GIVEN EXERCISE 1 >> Collect each line in the records below that contains the word "lichen".

TEXT PROVIDED >>
-------------------------
AEP INDUSTRIES INC. REPORTS FISCAL 2007 FIRST QUARTER RESULTS

Monday, March 12th, 2007

Contact: Paul Feeney
Executive Vice President
and Chief Financial Officer
AEP Industries
(201) 807-2330
feeneyp@aepinc.com

South Hackensack, NJ, March 12, 2007 — AEP Industries Inc. (Nasdaq: AEPI, the “Company”) today reported financial results for its fiscal first quarter ended January 31, 2007.

Net sales decreased $13.4 million, or 7.0%, in the first quarter of fiscal 2007 to $179.3 million as compared to $192.7 million in the first quarter of fiscal 2006.  The decrease in net sales was the result of a 14.2% decrease in unit prices mitigated by a 6.9% increase in sales volume during the first quarter of fiscal 2007 as compared to the same period in fiscal 2006.  The decrease in net sales also includes a net positive impact of foreign exchange of $2.5 million.

Gross profit for the first quarter of fiscal 2007 increased $6.2 million to $44.1 million as compared to $37.9 million in the same quarter of the prior year.  The improvement in gross profit for the first quarter of fiscal 2007 was primarily due to an approximately $6.9 million reduction of LIFO inventory reserves.  The increase in gross profit also includes a net positive effect of $0.3 million related to foreign exchange.

Operating expenses for the three months ended January 31, 2007, increased $0.7 million, or 3.2%, to $22.6 million from the comparable period in the prior fiscal year.  The increase is primarily due to an increase in delivery and selling expenses resulting from higher volumes sold and $0.5 million of increased compensation costs recorded in accordance with SFAS 123R for the Company’s stock options and performance units, partially offset by a decrease in audit and consulting fees associated with compliance with the Sarbanes-Oxley Act of 2002 and lower general and administrative costs in the Company’s FIAP operation (liquidation completed in December 2006).
-------------------------
GIVEN DATA >>
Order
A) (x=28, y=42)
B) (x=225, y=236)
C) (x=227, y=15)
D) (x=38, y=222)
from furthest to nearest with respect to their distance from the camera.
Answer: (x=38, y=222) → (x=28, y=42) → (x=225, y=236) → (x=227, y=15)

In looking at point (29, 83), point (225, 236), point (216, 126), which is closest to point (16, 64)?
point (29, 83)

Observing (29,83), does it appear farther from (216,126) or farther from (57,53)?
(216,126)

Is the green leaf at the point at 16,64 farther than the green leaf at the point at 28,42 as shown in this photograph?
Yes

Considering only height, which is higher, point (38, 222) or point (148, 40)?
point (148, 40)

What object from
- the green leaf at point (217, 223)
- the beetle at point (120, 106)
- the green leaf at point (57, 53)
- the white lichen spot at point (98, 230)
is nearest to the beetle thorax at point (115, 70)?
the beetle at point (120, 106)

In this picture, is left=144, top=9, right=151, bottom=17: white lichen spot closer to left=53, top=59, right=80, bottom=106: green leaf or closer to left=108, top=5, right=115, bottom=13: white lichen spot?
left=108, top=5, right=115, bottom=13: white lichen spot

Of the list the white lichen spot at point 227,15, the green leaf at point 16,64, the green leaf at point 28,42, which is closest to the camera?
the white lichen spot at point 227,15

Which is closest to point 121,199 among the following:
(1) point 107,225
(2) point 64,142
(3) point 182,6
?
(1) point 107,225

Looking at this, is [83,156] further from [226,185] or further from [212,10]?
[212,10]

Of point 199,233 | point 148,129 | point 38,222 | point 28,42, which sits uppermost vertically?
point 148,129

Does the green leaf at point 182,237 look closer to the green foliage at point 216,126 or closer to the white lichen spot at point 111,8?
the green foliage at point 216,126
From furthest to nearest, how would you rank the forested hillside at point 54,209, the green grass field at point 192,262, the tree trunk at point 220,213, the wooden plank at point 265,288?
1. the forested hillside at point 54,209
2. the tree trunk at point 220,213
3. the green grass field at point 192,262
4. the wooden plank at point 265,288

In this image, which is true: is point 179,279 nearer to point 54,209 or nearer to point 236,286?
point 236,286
-------------------------
GIVEN EXERCISE 2 >> Return the stretch of the earnings report above from "Operating expenses for" through "in December 2006).", copied word for word.

WRITTEN ANSWER 1 >>
- the white lichen spot at point (98, 230)
In this picture, is left=144, top=9, right=151, bottom=17: white lichen spot closer to left=53, top=59, right=80, bottom=106: green leaf or closer to left=108, top=5, right=115, bottom=13: white lichen spot?
left=108, top=5, right=115, bottom=13: white lichen spot
Of the list the white lichen spot at point 227,15, the green leaf at point 16,64, the green leaf at point 28,42, which is closest to the camera?
the white lichen spot at point 227,15
Does the green leaf at point 182,237 look closer to the green foliage at point 216,126 or closer to the white lichen spot at point 111,8?

WRITTEN ANSWER 2 >>
Operating expenses for the three months ended January 31, 2007, increased $0.7 million, or 3.2%, to $22.6 million from the comparable period in the prior fiscal year.  The increase is primarily due to an increase in delivery and selling expenses resulting from higher volumes sold and $0.5 million of increased compensation costs recorded in accordance with SFAS 123R for the Company’s stock options and performance units, partially offset by a decrease in audit and consulting fees associated with compliance with the Sarbanes-Oxley Act of 2002 and lower general and administrative costs in the Company’s FIAP operation (liquidation completed in December 2006).